2. See for example Wacquant (Citation2004) for a study of the boxing gym, and Sassatelli (Citation2012) for a sustained comparison of fitness embodiment with the boxing habitus in the context of a genealogy of bodies and selves in consumer culture.

3. This is resulting in formats such as body weight training, which, mixing acrobatic elements and an emphasis on bare body performance, somehow mimics the extraordinary stunts of super-heroes and super-heroines from the film industry.

4. While different gyms may cater for different populations (in terms of ethnicity, class, sexuality and gender, see for example Leeds Craig and Liberti (Citation2007), by and large, especially in global fitness chains, the clientele is mixed and gym etiquette is at work: the progress of a gym career from novice, to regular, to fitness fan is partly to be understood as the acquisition of a locally specific capacity to manage ceremonial risks by filtering external social identities in ways that highlight involvement in training (Sassatelli Citation2010). A number of different studies have documented the way ethnicity (Sherman Citation2009) and gender (Dworkin Citation2003) are deployed, engaged and kept under control in various gym environments.

5. Still, fitness discourse itself is currently growing in reflexivity with regard to the role of fitness gyms and their mechanisms, in urban dwelling – especially at its expert core, as opposed to its commercial edge – participating in a current trend towards promotional reflexivity (Sassatelli Citation2009).
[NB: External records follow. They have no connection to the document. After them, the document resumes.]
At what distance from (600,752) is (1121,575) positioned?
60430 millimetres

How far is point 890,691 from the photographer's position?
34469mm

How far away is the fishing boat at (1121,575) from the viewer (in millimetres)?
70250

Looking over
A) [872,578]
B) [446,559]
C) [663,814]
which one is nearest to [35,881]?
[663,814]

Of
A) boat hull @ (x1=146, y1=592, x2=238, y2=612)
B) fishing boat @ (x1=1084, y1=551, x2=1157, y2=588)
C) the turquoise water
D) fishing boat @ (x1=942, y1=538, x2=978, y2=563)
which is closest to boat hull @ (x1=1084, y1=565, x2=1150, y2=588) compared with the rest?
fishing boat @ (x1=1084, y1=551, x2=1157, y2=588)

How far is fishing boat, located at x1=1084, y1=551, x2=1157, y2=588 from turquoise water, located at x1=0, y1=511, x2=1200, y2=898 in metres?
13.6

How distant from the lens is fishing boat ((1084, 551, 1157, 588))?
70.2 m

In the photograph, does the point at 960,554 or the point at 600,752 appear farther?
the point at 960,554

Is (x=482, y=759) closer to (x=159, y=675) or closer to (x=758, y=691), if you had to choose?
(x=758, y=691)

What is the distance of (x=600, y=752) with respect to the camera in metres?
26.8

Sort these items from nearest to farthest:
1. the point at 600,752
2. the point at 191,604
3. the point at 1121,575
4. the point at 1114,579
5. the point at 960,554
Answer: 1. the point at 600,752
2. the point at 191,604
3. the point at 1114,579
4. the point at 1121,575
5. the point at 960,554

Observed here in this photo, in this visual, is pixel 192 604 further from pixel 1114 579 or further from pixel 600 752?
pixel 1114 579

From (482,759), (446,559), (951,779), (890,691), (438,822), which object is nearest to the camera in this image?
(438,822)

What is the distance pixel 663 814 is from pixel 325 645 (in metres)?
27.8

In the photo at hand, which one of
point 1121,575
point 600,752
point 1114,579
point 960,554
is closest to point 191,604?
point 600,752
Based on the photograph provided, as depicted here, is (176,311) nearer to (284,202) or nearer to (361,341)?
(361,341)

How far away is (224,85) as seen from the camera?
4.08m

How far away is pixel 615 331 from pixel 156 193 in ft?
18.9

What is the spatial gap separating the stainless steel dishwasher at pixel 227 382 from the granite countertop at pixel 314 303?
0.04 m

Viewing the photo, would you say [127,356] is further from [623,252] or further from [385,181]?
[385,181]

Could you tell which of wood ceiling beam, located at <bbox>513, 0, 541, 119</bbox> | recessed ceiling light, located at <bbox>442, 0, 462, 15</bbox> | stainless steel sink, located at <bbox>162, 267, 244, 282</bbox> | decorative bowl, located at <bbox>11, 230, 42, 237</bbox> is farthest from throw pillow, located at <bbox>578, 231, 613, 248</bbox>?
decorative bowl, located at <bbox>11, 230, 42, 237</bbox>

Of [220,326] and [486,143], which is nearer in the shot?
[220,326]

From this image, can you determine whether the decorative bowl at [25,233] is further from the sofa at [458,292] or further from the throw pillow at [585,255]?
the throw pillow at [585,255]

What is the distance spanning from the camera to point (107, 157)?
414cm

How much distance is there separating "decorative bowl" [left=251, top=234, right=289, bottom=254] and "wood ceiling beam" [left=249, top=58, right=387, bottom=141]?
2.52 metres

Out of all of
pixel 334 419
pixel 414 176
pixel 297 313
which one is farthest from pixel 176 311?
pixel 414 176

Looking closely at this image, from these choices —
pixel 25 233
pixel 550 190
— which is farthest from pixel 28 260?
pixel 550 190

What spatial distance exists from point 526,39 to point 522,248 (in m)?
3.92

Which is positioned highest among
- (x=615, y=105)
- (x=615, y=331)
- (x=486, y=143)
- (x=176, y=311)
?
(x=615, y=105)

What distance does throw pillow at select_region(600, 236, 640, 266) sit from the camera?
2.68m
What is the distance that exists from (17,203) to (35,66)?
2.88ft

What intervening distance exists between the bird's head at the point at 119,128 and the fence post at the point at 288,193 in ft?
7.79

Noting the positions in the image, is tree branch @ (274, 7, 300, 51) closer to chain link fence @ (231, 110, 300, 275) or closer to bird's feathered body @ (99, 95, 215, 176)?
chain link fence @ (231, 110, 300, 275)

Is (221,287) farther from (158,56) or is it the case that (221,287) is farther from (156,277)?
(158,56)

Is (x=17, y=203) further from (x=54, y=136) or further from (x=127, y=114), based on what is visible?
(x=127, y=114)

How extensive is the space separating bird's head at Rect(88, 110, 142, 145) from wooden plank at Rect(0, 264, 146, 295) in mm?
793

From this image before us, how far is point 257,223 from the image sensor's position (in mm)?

Fitness discourse increasingly acknowledges the contradictions of contemporary urban living, and that the gym may just add to it. The gym becomes a balancing tool, I have often heard, only if it is itself taken with a sense of balance: allowing time, reconsidering priorities, enjoying and making it into something beneficial to ordinary life. This suggests that a sense of balance may require quite fundamental choices, other than a simple gym pass. Choices that require a more radical, less individualistic take on urban life – from the possibility of reconsidering mobility and spatiality in urban spaces to the way food is provided from rural areas to the city.

Additional information

Notes on contributors

Roberta Sassatelli

Roberta Sassatelli is Associate Professor of Sociology at the University of Milan (Italy). She has published widely on the historical development of consumer societies, the theory of consumer action and the politics of contemporary consumer culture. She has also worked on the sociology of the body, the sociology of sport and leisure, gender and sexuality studies, visual methodology and ethnography, and cultural theory. She is co-editor of the Journal Studi Culturali. Among her books in English are Consumer Culture: History, Theory and Politics (Sage, 2007); Fitness Culture: Gyms and the Commercialisation of Discipline and Fun (Basingstoke, Palgrave, 2010 [2014 paperback ed.]).